### Supplied information
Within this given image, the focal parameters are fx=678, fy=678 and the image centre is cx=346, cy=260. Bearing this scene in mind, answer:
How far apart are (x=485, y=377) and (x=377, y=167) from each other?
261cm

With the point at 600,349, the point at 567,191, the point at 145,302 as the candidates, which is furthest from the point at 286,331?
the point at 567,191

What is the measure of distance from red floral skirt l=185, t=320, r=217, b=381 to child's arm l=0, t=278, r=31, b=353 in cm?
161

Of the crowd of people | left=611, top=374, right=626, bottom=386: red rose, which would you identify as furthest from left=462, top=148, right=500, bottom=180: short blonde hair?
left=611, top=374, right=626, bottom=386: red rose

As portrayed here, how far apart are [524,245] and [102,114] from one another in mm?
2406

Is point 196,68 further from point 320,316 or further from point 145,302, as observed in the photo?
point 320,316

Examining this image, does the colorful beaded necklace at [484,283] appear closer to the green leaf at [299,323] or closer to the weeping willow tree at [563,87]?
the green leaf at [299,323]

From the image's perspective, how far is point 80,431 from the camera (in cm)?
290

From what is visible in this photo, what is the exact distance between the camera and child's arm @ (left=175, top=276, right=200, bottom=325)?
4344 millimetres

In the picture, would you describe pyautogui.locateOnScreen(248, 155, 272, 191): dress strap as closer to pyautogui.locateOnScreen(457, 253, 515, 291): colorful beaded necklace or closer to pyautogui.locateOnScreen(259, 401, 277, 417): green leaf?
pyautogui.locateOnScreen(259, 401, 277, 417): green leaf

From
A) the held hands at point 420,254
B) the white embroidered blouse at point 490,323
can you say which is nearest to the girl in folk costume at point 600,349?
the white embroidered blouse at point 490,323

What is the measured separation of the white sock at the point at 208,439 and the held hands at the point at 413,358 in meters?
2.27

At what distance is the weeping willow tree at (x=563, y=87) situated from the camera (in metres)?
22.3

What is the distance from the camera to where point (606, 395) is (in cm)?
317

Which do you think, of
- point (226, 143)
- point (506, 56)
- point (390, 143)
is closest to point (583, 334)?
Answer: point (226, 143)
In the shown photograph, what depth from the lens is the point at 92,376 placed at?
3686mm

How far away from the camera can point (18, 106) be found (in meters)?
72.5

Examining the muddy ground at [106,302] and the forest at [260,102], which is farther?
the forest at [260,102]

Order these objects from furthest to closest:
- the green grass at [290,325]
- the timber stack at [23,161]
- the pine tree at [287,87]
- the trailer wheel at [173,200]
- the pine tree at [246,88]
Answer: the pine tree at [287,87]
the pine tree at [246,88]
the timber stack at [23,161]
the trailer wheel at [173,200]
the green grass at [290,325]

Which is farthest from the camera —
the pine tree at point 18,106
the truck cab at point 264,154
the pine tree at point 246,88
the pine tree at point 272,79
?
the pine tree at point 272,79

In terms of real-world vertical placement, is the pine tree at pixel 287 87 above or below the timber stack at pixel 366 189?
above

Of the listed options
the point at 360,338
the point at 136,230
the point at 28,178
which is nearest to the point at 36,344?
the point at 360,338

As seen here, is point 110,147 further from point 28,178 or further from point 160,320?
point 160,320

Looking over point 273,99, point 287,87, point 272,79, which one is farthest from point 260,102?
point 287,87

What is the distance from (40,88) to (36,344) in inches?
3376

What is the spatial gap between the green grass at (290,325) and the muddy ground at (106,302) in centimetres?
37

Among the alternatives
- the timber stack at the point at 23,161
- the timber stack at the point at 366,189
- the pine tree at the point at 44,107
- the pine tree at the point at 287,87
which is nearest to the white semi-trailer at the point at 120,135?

### Exercise aim
Change every instance of "weeping willow tree" in the records above to "willow", and give the records again with nothing else altered.

### Response to this task
Within this given image, the focal parameters are fx=678, fy=678 and the image centre is cx=346, cy=260. Bearing this scene in mind, answer:
How far apart are (x=485, y=377) and (x=377, y=167) from each other?
261cm

With the point at 600,349, the point at 567,191, the point at 145,302 as the candidates, which is furthest from the point at 286,331?
the point at 567,191

What is the measure of distance from red floral skirt l=185, t=320, r=217, b=381 to child's arm l=0, t=278, r=31, b=353 in cm?
161

Of the crowd of people | left=611, top=374, right=626, bottom=386: red rose, which would you identify as furthest from left=462, top=148, right=500, bottom=180: short blonde hair?
left=611, top=374, right=626, bottom=386: red rose

As portrayed here, how far apart are [524,245] and [102,114] from one another in mm?
2406

Is point 196,68 further from point 320,316 or further from point 145,302, as observed in the photo?
point 320,316

Examining this image, does the colorful beaded necklace at [484,283] appear closer to the green leaf at [299,323] or closer to the willow at [563,87]?
the green leaf at [299,323]

From the image's perspective, how far is point 80,431 from the camera (in cm)?
290

From what is visible in this photo, what is the exact distance between the camera and child's arm @ (left=175, top=276, right=200, bottom=325)?
4344 millimetres

In the picture, would you describe pyautogui.locateOnScreen(248, 155, 272, 191): dress strap as closer to pyautogui.locateOnScreen(457, 253, 515, 291): colorful beaded necklace or closer to pyautogui.locateOnScreen(259, 401, 277, 417): green leaf?
pyautogui.locateOnScreen(259, 401, 277, 417): green leaf

From
A) the held hands at point 420,254
B) the white embroidered blouse at point 490,323
can you say which is nearest to the girl in folk costume at point 600,349?
the white embroidered blouse at point 490,323

What is the measured separation of the white sock at the point at 208,439 and the held hands at the point at 413,358 in meters?
2.27

At what distance is the willow at (x=563, y=87) situated from the camera (in metres)?
22.3

What is the distance from the camera to where point (606, 395) is (in cm)?
317

Which do you think, of
- point (226, 143)
- point (506, 56)
- point (390, 143)
is closest to point (583, 334)?
Answer: point (226, 143)
In the shown photograph, what depth from the lens is the point at 92,376 placed at?
3686mm

How far away from the camera can point (18, 106) be found (in meters)?
72.5

Examining the muddy ground at [106,302] and the forest at [260,102], which is farther?
the forest at [260,102]

Order these objects from furthest to closest:
- the green grass at [290,325]
- the timber stack at [23,161]
- the pine tree at [287,87]
- the trailer wheel at [173,200]
- the pine tree at [246,88]
Answer: the pine tree at [287,87]
the pine tree at [246,88]
the timber stack at [23,161]
the trailer wheel at [173,200]
the green grass at [290,325]

Which is farthest from the camera —
the pine tree at point 18,106
the truck cab at point 264,154
the pine tree at point 246,88
the pine tree at point 272,79
?
the pine tree at point 272,79

In terms of real-world vertical placement, is the pine tree at pixel 287 87 above or below the timber stack at pixel 366 189?
above

Of the listed options
the point at 360,338
the point at 136,230
the point at 28,178
which is nearest to the point at 36,344?
the point at 360,338

As seen here, is point 110,147 further from point 28,178 or further from point 160,320?
point 160,320

Looking over point 273,99, point 287,87, point 272,79, which one is farthest from point 260,102?
point 287,87

What is the distance from (40,88) to (36,344) in inches?
3376

What is the spatial gap between the green grass at (290,325) and the muddy ground at (106,302) in centimetres?
37

Among the alternatives
- the timber stack at the point at 23,161
- the timber stack at the point at 366,189
- the pine tree at the point at 44,107
- the pine tree at the point at 287,87
which is nearest to the white semi-trailer at the point at 120,135?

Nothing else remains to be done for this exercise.